Por: Mateus Farias
Jornalistas são conhecidos por serem contadores de histórias. Famosos por trazer à luz fatos, segredos e acontecimentos surpreendentes. Histórias reais. Ou deveriam ser. Comigo não é diferente. Sendo um acadêmico aspirante a essa profissão, possuo alguns relatos curiosos que carrego.
Claro que estes, não são tão interessantes como os demais por aí na mídia. Muitas pessoas possuem narrações realmente emocionantes, de te fazer vibrar, se emocionar, refletir ou ficar irado, sejam essas narrações pessoais do jornalista ou de fontes. A que vou descrever aqui talvez não te dê nenhuma forte emoção, caro leitor. É apenas uma situação corriqueira, um engano que um iniciante na carreira, como eu, passou.

INFORMAÇÕES FORNECIDAS:
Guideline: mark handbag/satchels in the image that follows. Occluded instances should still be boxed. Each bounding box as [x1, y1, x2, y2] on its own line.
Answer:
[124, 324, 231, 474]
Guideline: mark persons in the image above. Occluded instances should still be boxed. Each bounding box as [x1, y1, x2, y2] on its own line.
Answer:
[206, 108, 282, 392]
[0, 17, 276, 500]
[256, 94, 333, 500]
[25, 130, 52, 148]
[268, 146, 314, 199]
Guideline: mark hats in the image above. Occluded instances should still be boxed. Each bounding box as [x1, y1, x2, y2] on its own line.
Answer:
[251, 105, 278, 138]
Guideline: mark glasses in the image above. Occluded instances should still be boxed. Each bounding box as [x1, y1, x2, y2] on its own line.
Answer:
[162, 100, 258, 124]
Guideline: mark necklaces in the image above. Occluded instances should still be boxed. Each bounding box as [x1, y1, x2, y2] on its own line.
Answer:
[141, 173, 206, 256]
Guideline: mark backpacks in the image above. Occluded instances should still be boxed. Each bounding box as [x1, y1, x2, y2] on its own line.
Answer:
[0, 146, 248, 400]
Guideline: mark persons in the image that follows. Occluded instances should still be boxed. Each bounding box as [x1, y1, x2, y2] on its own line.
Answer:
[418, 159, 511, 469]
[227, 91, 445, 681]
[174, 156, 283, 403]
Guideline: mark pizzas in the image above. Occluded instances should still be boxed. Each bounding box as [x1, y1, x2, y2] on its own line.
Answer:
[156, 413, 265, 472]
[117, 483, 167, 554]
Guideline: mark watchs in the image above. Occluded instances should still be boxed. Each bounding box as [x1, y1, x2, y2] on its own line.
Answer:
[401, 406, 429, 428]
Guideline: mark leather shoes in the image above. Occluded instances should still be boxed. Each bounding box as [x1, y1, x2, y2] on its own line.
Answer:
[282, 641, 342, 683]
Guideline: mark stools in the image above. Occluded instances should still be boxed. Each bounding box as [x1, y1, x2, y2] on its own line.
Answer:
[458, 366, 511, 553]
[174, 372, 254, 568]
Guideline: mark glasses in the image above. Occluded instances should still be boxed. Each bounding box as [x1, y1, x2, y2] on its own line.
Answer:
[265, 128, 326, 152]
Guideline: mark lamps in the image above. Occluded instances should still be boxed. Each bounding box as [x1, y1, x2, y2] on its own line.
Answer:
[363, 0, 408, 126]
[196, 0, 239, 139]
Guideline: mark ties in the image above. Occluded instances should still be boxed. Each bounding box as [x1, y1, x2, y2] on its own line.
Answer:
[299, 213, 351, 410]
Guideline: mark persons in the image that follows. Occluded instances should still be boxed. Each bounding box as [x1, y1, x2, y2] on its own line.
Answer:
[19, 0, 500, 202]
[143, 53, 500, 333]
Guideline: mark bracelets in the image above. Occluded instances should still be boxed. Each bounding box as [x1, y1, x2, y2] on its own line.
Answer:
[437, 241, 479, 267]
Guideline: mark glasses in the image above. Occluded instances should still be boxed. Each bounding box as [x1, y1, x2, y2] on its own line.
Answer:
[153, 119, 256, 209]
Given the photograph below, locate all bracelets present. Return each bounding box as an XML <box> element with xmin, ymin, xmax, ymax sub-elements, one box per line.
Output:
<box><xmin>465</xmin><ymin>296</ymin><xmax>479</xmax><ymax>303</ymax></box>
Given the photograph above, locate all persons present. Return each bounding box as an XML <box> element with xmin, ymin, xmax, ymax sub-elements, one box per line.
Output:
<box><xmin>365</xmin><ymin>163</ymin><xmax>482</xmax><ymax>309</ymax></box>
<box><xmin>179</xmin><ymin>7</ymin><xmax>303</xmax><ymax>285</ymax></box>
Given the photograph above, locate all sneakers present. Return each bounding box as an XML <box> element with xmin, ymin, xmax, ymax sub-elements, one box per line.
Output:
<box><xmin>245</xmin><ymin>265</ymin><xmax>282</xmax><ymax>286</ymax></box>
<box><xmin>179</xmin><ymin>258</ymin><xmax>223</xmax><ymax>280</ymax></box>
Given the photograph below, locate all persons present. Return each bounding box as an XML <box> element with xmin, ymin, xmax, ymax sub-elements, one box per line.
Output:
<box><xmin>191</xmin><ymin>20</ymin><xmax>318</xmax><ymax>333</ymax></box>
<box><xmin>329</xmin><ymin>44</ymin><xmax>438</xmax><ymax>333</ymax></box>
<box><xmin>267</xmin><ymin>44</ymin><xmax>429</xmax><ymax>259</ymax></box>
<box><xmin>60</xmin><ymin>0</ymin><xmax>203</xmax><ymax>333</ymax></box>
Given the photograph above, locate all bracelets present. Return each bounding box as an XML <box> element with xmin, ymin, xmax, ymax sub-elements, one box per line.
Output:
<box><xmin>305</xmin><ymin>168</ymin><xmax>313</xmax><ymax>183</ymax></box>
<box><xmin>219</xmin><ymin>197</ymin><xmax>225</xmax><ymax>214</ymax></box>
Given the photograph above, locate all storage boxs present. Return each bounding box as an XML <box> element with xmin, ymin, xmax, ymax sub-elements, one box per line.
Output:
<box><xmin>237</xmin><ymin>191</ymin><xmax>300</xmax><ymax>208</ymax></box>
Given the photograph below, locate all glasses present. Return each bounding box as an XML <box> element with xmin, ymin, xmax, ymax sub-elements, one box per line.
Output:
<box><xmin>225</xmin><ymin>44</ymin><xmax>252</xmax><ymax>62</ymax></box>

TAREFAS:
1. Enumere as reações que, segundo o texto de leitura, as narrações podem provocar em quem as acompanha.
2. Transcreva do texto de leitura, sem alterações, o trecho que começa em "Por: Mateus Farias" e prossegue até "como eu, passou.".
3. Indique se cada afirmação concorda com o texto de leitura, respondendo sim ou não e citando as palavras do texto que decidem a questão: (a) O autor afirma já exercer a profissão de jornalista. (b) A situação que o autor pretende descrever é um engano pelo qual ele passou como iniciante. (c) O autor julga seus relatos mais interessantes que os divulgados na mídia.
Os registros constituem um material independente do texto de leitura.

RESPOSTAS EM ORDEM:
1. vibrar, se emocionar, refletir, ficar irado

2.
Por: Mateus Farias
Jornalistas são conhecidos por serem contadores de histórias. Famosos por trazer à luz fatos, segredos e acontecimentos surpreendentes. Histórias reais. Ou deveriam ser. Comigo não é diferente. Sendo um acadêmico aspirante a essa profissão, possuo alguns relatos curiosos que carrego.
Claro que estes, não são tão interessantes como os demais por aí na mídia. Muitas pessoas possuem narrações realmente emocionantes, de te fazer vibrar, se emocionar, refletir ou ficar irado, sejam essas narrações pessoais do jornalista ou de fontes. A que vou descrever aqui talvez não te dê nenhuma forte emoção, caro leitor. É apenas uma situação corriqueira, um engano que um iniciante na carreira, como eu, passou.

3.
(a) Não: "Sendo um acadêmico aspirante a essa profissão"
(b) Sim: "um engano que um iniciante na carreira, como eu, passou"
(c) Não: "não são tão interessantes como os demais por aí na mídia"